Turner, Storm at sea (1824)





Comme le marinier, que le cruel orage

Comme le marinier, que le cruel orage
A longtemps agité dessus la haute mer,
Ayant finalement à force de ramer
Garanti son vaisseau du danger du naufrage,

Regarde sur le port, sans plus craindre la rage
Des vagues ni des vents, les ondes écumer ;
Et quelqu'autre bien loin, au danger d'abîmer,
En vain tendre les mains vers le front du rivage :

Ainsi, mon cher Morel, sur le port arrêté,
Tu regardes la mer, et vois en sûreté
De mille tourbillons son onde renversée :

Tu la vois jusqu'au ciel s'élever bien souvent,
Et vois ton Du Bellay à la merci du vent
Assis au gouvernail dans une nef percée.


Joachim du Bellay. Les Regrets, sonnet 34
















Ce poème est une réécriture d'un texte célèbre du poète latin Lucrèce, la Nature des choses.

Suaue, mari magno turbantibus aequora uentis
e terra magnum alterius spectare laborem;
non quia uexari quemquam est iucunda uoluptas,
sed quibus ipse malis careas quia cernere suaue est.

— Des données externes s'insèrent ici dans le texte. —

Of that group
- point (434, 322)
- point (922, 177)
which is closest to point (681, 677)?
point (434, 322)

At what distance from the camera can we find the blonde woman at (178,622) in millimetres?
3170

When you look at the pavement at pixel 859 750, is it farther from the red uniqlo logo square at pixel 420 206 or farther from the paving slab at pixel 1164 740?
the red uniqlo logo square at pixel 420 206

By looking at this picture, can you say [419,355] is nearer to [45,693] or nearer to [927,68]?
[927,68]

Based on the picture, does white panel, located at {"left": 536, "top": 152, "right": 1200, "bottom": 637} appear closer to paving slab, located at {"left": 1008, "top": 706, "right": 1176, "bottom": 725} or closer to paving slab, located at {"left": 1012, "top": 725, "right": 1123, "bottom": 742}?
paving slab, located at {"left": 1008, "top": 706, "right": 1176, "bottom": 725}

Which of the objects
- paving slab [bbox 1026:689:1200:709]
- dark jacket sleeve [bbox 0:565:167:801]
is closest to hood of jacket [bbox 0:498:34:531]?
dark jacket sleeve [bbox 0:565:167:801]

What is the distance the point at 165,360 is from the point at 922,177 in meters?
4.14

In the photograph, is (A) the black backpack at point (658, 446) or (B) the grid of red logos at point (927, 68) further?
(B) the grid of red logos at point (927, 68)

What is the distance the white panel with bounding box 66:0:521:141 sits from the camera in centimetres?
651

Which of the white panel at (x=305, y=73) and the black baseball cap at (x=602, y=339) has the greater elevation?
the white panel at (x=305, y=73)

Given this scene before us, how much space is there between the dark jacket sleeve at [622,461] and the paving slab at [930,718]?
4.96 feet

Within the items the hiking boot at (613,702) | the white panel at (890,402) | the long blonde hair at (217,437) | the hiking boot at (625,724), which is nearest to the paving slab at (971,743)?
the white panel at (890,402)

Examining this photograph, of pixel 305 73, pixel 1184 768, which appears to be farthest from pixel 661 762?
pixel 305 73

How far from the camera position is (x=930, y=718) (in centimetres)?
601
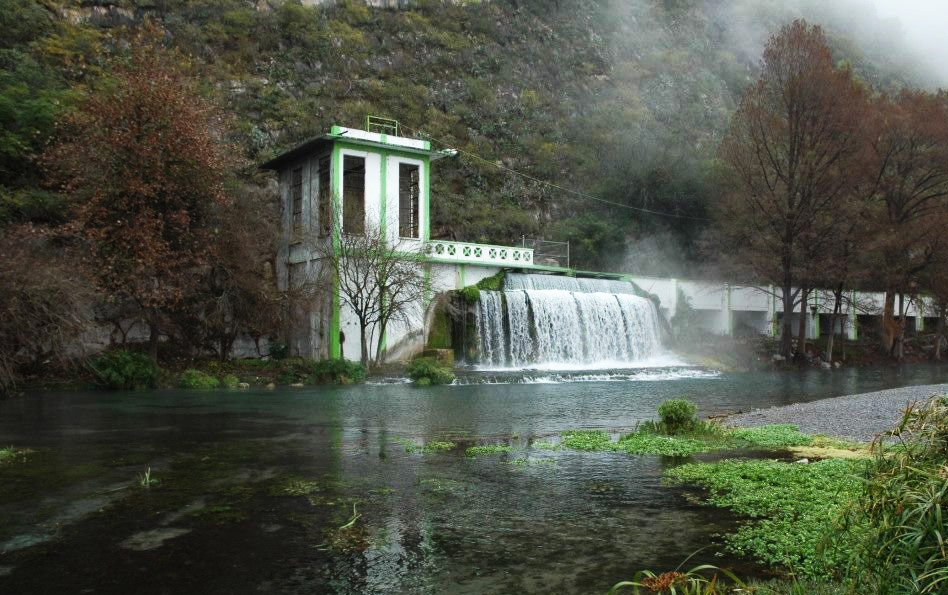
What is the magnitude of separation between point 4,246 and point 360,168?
15461 millimetres

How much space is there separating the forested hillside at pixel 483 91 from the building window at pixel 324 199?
9.91 m

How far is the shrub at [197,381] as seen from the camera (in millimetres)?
23812

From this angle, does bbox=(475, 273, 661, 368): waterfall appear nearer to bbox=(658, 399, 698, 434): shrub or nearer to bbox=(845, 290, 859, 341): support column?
bbox=(658, 399, 698, 434): shrub

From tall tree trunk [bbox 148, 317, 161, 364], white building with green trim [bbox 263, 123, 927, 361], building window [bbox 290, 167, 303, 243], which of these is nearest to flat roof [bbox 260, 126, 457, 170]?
white building with green trim [bbox 263, 123, 927, 361]

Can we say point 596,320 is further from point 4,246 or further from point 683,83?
point 683,83

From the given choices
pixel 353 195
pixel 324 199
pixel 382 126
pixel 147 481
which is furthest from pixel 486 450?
pixel 382 126

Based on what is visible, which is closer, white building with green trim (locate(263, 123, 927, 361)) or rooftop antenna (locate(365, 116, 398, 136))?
white building with green trim (locate(263, 123, 927, 361))

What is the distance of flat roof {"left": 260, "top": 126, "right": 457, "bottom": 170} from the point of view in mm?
30328

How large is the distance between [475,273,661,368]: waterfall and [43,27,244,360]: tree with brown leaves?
41.6 ft

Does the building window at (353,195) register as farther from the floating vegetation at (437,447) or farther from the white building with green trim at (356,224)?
the floating vegetation at (437,447)

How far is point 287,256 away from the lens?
33562 mm

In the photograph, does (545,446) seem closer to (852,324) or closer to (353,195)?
(353,195)

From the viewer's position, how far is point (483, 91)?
60.7 metres

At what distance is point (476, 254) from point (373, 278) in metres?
6.12
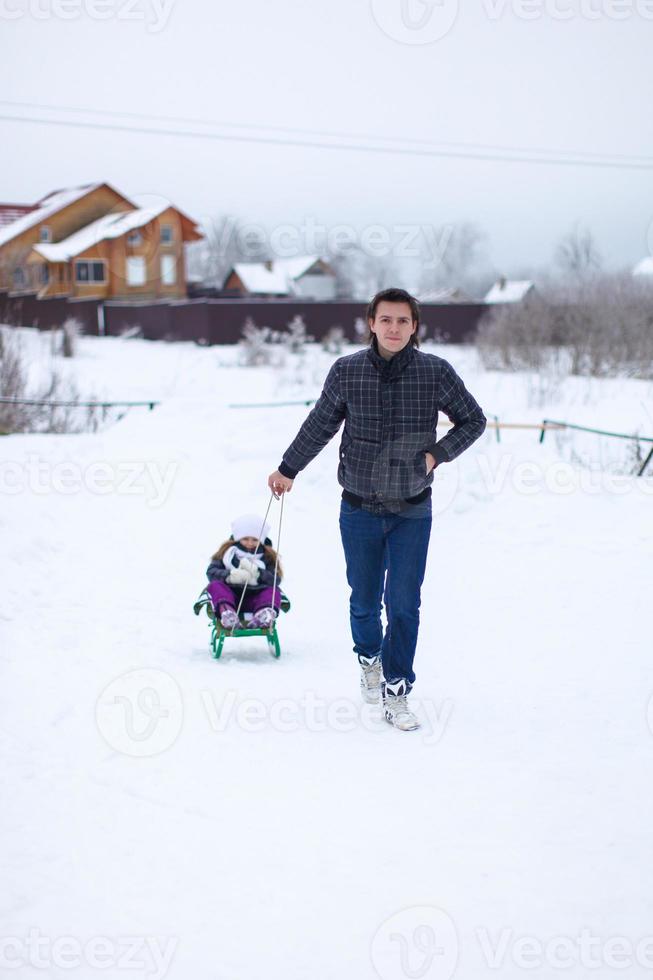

Il est doux, quand la vaste mer est soulevée par les vents,
d'assister du rivage à la détresse d'autrui;
non qu'on trouve si grand plaisir à regarder souffrir;
mais on se plaît à voir quels maux vous épargnent.







Joachim Du Bellay est né en 1522 à Liré, au château de la Turmélière dans la région d’Anjou, département du Maine-et-Loire.